On August 9, 2009, Bigelow was interested in directing Mark Boal's action thriller script Triple Frontier, an ensemble project based on an idea Bigelow and Boal had, with Charles Roven, Alex Gartner and Steve Alexander attached to produce through Atlas Entertainment for Paramount Pictures. Tom Hanks and Johnny Depp entered talks for the project in October 2010. Bigelow eventually departed the film, with J. C. Chandor closing a deal to replace her as director in September 2015. The film would eventually be released on Netflix on March 13, 2019.

==2010s==
===Held by the Taliban===
On January 15, 2010, Bigelow was interested in directing Held by the Taliban, a biopic about the kidnapping of David Rohde with Stephen Belber writing the script and Frank Marshall and Kathleen Kennedy attached to produce, but later that same day, Terrence Malick was set to direct another biopic which inspired a duel between the filmmakers.

===The Miraculous Year TV series===
On February 14, 2010, Bigelow was set to produce John Logan's Broadway composer series The Miraculous Year for HBO, as well as direct the pilot episode. In June later that same year, Norbert Leo Butz, Hope Davis, Frank Langella and Patti LuPone were in talks to star in the series, as well as Eddie Redmayne, and in July, Susan Sarandon, Linus Roache, Stark Sands, Elaine Cassidy, Remy Nozik, Logan Georges, Lee Pace, Louis Ozawa Changchien, Giancarlo Esposito, Karine Plantadit, Andre Ward, Erik Altemus, Brooks Ashmanskas, and Daniel Davis were also cast. On November 9, 2010, it was announced HBO would not be moving forward with the series.

===The True American===
On May 14, 2014, Bigelow was set to direct and produce the biographical film adaptation of Anand Giridharadas' novel The True American with Matthew Budman attached as executive producer for Annapurna Pictures and Tom Hardy attached to portray Mark Stroman. On April 4, 2017, Pablo Larrain was set to direct the film adaptation instead of Bigelow.

===Untitled Bowe Bergdahl biopic===
On June 16, 2014, Bigelow was interested in directing a biopic about Bowe Bergdahl with Mark Boal writing the screenplay for Annapurna Pictures, while later that same day, Fox Searchlight Pictures acquired the rights to Michael Hastings' article about Bergdahl, "America's Last Prisoner Of War", with Todd Field attached to that project.
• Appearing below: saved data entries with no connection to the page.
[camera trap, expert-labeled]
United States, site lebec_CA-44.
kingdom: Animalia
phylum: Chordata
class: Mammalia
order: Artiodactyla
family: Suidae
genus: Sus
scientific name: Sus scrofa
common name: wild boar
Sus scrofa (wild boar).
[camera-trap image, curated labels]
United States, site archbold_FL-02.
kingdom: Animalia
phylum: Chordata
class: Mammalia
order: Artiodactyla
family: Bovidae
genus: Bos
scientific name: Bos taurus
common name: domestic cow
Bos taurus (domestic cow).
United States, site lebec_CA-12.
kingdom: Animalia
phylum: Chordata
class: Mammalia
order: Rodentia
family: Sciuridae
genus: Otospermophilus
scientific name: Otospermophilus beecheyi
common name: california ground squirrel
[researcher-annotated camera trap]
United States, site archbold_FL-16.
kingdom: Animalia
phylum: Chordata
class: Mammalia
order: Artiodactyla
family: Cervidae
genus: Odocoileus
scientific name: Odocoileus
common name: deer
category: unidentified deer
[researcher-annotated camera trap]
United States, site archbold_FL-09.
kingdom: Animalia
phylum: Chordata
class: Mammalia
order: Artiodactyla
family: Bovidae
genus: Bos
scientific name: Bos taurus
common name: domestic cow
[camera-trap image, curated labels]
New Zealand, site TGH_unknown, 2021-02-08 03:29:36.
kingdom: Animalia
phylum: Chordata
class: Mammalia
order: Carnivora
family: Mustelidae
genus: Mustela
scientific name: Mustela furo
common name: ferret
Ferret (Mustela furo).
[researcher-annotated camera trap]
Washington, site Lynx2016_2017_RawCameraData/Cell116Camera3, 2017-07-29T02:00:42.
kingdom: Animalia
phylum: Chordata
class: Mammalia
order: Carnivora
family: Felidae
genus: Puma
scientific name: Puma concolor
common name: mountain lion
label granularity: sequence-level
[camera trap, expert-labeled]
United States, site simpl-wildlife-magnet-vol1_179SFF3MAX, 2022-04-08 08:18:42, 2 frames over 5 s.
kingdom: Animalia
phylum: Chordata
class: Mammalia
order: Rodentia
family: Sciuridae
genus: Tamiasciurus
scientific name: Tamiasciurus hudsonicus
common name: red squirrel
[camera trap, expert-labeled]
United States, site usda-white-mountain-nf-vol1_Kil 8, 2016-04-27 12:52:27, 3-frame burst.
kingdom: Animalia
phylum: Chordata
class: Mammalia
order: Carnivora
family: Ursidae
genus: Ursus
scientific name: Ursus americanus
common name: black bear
On January 17, 2015, Bigelow's biopic supposedly won the duel with Searchlight, but Bigelow and Boal ended up making Detroit instead.

===Mogadishu, Minnesota TV series===
On December 11, 2015, Bigelow was set to produce K'naan Warsame's jihadi recruitment drama series The Recruiters for HBO. On June 6, 2016, HBO ordered a pilot for the series, which would focus on a Somali immigrant family and was retitled Mogadishu, Minnesota. On September 1, 2017, it was announced HBO would not be picking up the series.

==2020s==
===Aurora===
In March 2022, it was announced that Bigelow would direct an adaptation of David Koepp's book, Aurora for Netflix, with Koepp writing the script. In April 2024, The New York Times reported the film was not moving forward at Netflix, and Bigelow had departed the project months ago.

===Unarmed===
In March 2026, during an interview on the Tetragrammaton podcast, screenwriter Eric Roth revealed that Denis Johnson's script of Unarmed was "close" to getting made with Bigelow possibly directing. The project—previously developed as an HBO limited series—revolves around an Armed Forces medical center.

==Offers==
===The Amazing Spider-Man===

On March 9, 2010, Bigelow was offered to direct The Amazing Spider-Man, but turned it down.

===Rise of the Planet of the Apes===

Bigelow was one of several directors who was courted to direct the reboot of Planet of the Apes, but ultimately turned it down.

===Tomb Raider===

On September 16, 2015, Bigelow was rumored to direct the reboot of the Tomb Raider film series, which became the 2018 film Tomb Raider, which was directed by Roar Uthaug.